- ИСХОДНЫЙ ТЕКСТ
--------------------------------

Линки доступности

Дни памяти Ростроповича в Вашингтоне


В Вашингтоне с 12 по16 октября проходят дни памяти Мстислава Ростроповича.

Поминальная служба в вашингтонском соборе святого Иоанна Предтечи, концерт классической музыки в исполнении музыкантов стипендиатов Фонда Ростроповича, фотовыставка, вечер воспоминаний в Библиотеке Конгресса США – это основные события, в рамках программы «Посвящение Мстиславу Ростроповичу».

Ростропович был фактически изгнан из СССР в 1974 году, лишен советского гражданства в 1978-м. Его пригласили в Вашингтон. Он возглавил Вашингтонский национальный симфонический оркестр и семнадцать сезонов был бессменным дирижером и художественным руководителем этого знаменитого оркестра. Прожив долгие годы в столице США, он сроднился с этим городом, в Вашингтоне осталось много близких ему людей.

Своими воспоминаниями о великом музыканте Мстиславе Ростроповиче (который здесь, за границей, просил называть себя просто Слава) поделился с Русской службой «Голоса Америки» протоиерей Виктор Потапов.

Сергей Москалев: Отец Виктор, вы были знакомы с Мстиславом Леопольдовичем долгие годы. Помните ли вы вашу первую встречу?

Виктор Потапов: Точно первую нашу встречу я не помню, но встретились мы где-то в конце 1977 года. Слава тогда стал директором Национального симфонического оркестра, а я переехал в Вашингтон из штата Коннектикут, поступил работать на «Голос Америки» – стал вести религиозную программу, и в то же время служить помощником настоятеля в вашингтонском соборе святого Иоанна Предтечи.

Слава тогда начал приглашать в качестве гостей Национального симфонического оркестра разных известных музыкантов. Одним из первых был французский композитор, сейчас запамятовал его имя. Слава по-французски говорил слабо, его секретарь французского тоже не знала, и в качестве переводчика они пригласили мою супругу – ее первый язык французский, она родилась в Париже. Матушку представили, сказали, что она жена священника. Слава захотел и со мной познакомиться. Так мы и мы встретились. С тех пор, если он работал в Вашингтоне, он приходил к нам в церковь на богослужения.

В то время мы перестраивали церковь. Слава по натуре был строителем – это, видимо, было свойственно его натуре. Он принял деятельное участие в построении храма, в сборе денег. Потом, когда церковь достроили, он пожертвовал деньги на приобретение колоколов, которые теперь украшают нашу колокольню. Каждый из колоколов – поименно – посвящен русским музыкантам, изгнанным из пределов Отчизны: Гречанинову, Стравинскому, Рахманинову, Вишневской...

--------------------------------

- ДАННЫЕ

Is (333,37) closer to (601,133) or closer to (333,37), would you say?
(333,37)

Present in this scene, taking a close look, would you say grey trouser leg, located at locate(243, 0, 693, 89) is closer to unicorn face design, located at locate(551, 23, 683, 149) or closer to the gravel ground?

--------------------------------

- ЗАДАНИЕ 1
В каком году, согласно тексту о Ростроповиче, музыканта лишили советского гражданства?
- ЗАДАНИЕ 2
Извлеките из текста о Ростроповиче дословный фрагмент, начиная с «Поминальная служба в» и заканчивая «протоиерей Виктор Потапов.».

- ПРАВИЛЬНЫЙ ОТВЕТ 1
В 1978 году.

- ПРАВИЛЬНЫЙ ОТВЕТ 2
Поминальная служба в вашингтонском соборе святого Иоанна Предтечи, концерт классической музыки в исполнении музыкантов стипендиатов Фонда Ростроповича, фотовыставка, вечер воспоминаний в Библиотеке Конгресса США – это основные события, в рамках программы «Посвящение Мстиславу Ростроповичу».

Ростропович был фактически изгнан из СССР в 1974 году, лишен советского гражданства в 1978-м. Его пригласили в Вашингтон. Он возглавил Вашингтонский национальный симфонический оркестр и семнадцать сезонов был бессменным дирижером и художественным руководителем этого знаменитого оркестра. Прожив долгие годы в столице США, он сроднился с этим городом, в Вашингтоне осталось много близких ему людей.

Своими воспоминаниями о великом музыканте Мстиславе Ростроповиче (который здесь, за границей, просил называть себя просто Слава) поделился с Русской службой «Голоса Америки» протоиерей Виктор Потапов.